Wednesday, September 3, 2008

Placebos Are Inactive...Right?

Over at Clinical Psychology and Psychiatry, an article regarding the long-term effects of placebos is reviewed.

Here's a little more information about those little, inactive pills used in research (1). In a 2002 study, Leuchter and colleagues studied the EEG's (electroencephalographs) of depressed patients who received antidepressant therapy(either fluoxetine or venlafaxine) or placebo treatment. The researchers analyzed the data of responders, "Overall, 52% of the subjects (13 of 25) receiving antidepressant medication responded to treatment, and 38% of those receiving placebo (10 of 26) responded. Medication responders and placebo responders could not be distinguished on the basis of their initial or final level of depression."
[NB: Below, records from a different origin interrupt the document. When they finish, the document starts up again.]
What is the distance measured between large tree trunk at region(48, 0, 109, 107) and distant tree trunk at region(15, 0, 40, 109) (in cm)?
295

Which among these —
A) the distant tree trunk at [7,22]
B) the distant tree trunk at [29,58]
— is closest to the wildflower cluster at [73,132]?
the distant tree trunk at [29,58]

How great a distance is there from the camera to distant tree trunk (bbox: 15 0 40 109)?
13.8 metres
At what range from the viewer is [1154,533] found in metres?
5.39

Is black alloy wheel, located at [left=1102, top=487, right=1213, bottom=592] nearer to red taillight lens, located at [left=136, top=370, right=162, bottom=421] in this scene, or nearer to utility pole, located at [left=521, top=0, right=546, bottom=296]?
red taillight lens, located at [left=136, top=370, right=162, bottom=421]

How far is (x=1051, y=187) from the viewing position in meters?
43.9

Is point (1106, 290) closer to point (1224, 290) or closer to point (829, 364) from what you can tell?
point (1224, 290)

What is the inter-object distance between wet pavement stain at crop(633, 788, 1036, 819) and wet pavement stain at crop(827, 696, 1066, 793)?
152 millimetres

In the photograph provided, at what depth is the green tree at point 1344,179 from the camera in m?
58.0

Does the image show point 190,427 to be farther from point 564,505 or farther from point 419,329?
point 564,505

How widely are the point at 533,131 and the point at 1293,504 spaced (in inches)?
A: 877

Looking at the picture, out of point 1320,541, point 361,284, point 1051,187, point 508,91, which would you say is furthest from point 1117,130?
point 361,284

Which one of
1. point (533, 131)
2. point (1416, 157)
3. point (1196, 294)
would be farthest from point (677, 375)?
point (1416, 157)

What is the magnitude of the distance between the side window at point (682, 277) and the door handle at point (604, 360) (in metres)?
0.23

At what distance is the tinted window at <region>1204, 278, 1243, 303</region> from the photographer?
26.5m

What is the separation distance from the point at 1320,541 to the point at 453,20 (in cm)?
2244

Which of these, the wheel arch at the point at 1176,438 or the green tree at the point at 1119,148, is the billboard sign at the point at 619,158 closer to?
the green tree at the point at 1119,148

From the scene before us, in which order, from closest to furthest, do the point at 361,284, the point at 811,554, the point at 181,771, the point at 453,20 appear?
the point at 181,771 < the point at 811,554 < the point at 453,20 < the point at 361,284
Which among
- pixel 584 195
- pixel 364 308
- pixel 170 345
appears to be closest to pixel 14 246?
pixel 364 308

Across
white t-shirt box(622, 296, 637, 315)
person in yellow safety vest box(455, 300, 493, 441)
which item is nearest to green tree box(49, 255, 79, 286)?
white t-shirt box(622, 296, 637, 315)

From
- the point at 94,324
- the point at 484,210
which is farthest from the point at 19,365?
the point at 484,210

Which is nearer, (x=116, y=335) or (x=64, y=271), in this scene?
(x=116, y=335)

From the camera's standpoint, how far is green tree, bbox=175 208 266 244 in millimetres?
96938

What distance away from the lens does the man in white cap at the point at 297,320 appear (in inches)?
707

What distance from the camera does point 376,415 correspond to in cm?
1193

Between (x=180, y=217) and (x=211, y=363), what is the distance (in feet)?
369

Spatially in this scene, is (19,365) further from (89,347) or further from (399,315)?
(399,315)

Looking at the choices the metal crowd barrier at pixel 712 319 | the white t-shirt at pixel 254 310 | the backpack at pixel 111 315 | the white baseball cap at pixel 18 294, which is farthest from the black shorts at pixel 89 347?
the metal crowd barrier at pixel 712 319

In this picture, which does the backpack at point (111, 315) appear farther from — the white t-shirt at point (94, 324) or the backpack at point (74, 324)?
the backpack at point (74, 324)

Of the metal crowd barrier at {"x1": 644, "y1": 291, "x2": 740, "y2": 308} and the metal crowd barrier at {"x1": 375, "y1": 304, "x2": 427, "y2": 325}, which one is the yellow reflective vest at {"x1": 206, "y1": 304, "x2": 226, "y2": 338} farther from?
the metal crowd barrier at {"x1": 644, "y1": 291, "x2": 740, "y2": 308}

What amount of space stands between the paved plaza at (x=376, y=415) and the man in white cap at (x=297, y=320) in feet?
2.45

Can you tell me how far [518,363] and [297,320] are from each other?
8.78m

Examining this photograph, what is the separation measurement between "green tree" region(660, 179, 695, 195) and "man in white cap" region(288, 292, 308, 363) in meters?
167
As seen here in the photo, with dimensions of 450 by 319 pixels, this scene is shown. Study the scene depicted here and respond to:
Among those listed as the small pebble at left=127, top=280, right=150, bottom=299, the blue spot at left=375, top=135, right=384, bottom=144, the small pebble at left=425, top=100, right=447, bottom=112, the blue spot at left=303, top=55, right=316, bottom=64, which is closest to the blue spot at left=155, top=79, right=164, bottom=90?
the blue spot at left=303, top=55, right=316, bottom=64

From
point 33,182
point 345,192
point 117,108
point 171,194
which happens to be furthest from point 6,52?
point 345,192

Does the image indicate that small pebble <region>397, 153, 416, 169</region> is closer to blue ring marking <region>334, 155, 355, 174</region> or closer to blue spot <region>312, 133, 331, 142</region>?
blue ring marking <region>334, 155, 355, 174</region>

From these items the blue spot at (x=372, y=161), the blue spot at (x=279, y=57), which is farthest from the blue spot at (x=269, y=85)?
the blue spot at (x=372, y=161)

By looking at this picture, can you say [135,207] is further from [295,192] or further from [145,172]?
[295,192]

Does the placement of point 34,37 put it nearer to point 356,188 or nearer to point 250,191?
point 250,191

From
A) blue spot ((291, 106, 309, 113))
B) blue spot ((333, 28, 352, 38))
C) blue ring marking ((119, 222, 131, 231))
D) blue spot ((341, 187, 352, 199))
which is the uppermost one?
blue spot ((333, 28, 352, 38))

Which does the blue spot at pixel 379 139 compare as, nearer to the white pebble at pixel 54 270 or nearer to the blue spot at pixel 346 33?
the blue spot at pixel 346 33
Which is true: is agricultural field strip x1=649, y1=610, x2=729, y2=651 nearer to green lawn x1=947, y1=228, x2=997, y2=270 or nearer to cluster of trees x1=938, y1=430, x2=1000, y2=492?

Typical right? That's because the researchers performed a placebo washout (common practice in drug clinical trials). "After enrollment, all subjects received single-blind, placebo lead-in treatment for 1 week; subjects who met response criteria (Hamilton depression scale score ≤10) after this week were removed from the study." Would research results be different if this practice was not done? It hasn't been studied as far as I know.

When the EEG's of the antidepressant treated were examine, "At week 2, the medication responder subjects showed a unique and significant decrease in prefrontal cordance that differentiated them from the three other groups." The placebo group, "showed slight increases in prefrontal cordance...at week 4, this increase achieved significance in the placebo responders, who differed both from their group baseline and from the medication responders."

So antidepressants decreased frontal activity of depressed patients while placebo increased frontal activity of depressed patients. Pretty amazing for a supposedly inactive substance. I wonder what was occurring in the brains of those who were washed out for responding to placebo in the first week? I guess we'll never know.